**ARTICLE:**
────────

Profile Image for Andrew Cooper.
89 reviews10 followers
February 19, 2019
Very self serving author and the book was disappointing. I tried to enjoy this book, but every few pages was either a major spoiler to books she's asking us all to read and constantly brings up Henry James as if we are all lesser readers for not having read him already.

The one good thing is her list of 100 books, but that could have been gleaned from any google search of top 100 lists. I have a secret feeling that she wanted to put more than one Henry James books on the list but her publisher guided her away from this I kept trying to pick this up and finish it, but it was not nearly as exciting as I thought it would be when I picked it up.

A true struggle to finish it and skipped over large sections if her comments were about a book I hadn't read yet, knowing she would spoil the entire plot. I suggest to others, to skip over the entire book instead.
Profile Image for Kerry Pickens.

────────

**STORED RECORDS:**
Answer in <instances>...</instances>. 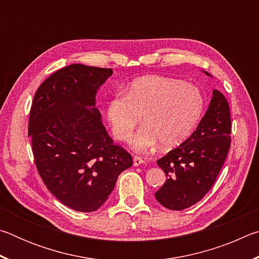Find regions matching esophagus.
Segmentation results:
<instances>
[{
    "mask_svg": "<svg viewBox=\"0 0 259 259\" xmlns=\"http://www.w3.org/2000/svg\"><path fill=\"white\" fill-rule=\"evenodd\" d=\"M144 162H145V161H144L140 156H135V157H134V165H135V166L142 165V164L144 163Z\"/></svg>",
    "mask_w": 259,
    "mask_h": 259,
    "instance_id": "obj_1",
    "label": "esophagus"
}]
</instances>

────────

**PROBLEM SET:**
- A) Write out the book review word for word, everything from "The one good" down to "for Kerry Pickens.".
- B) Extend the book review by continuing it from the point where it stops.

**FINAL ANSWERS:**
- A)
The one good thing is her list of 100 books, but that could have been gleaned from any google search of top 100 lists. I have a secret feeling that she wanted to put more than one Henry James books on the list but her publisher guided her away from this I kept trying to pick this up and finish it, but it was not nearly as exciting as I thought it would be when I picked it up.

A true struggle to finish it and skipped over large sections if her comments were about a book I hadn't read yet, knowing she would spoil the entire plot. I suggest to others, to skip over the entire book instead.
Profile Image for Kerry Pickens.

- B)
1,150 reviews27 followers
May 15, 2020
Wendy Lesser is a very erudite reader, and I would give this book five stars except I think the title is misleading. It should be Why I Read Classic Literature: A Comparison of Writing Styles. You would really enjoy the book, for example, if you studied Russian Literature or Shakespeare. For the average reader, the author provides a suggested reading list with a web link to materials for a reading group. I share some of the others opinions such as I don't care for James Joyce's writings and we both love Scandinavian mysteries. I wish she would have included more contemporary writers such as Michael Chabon or Karl Ove Knausgard. I also reading a biography on the architect Louis Kahn by the same author that is quite good, so I looking forward to reading her other works.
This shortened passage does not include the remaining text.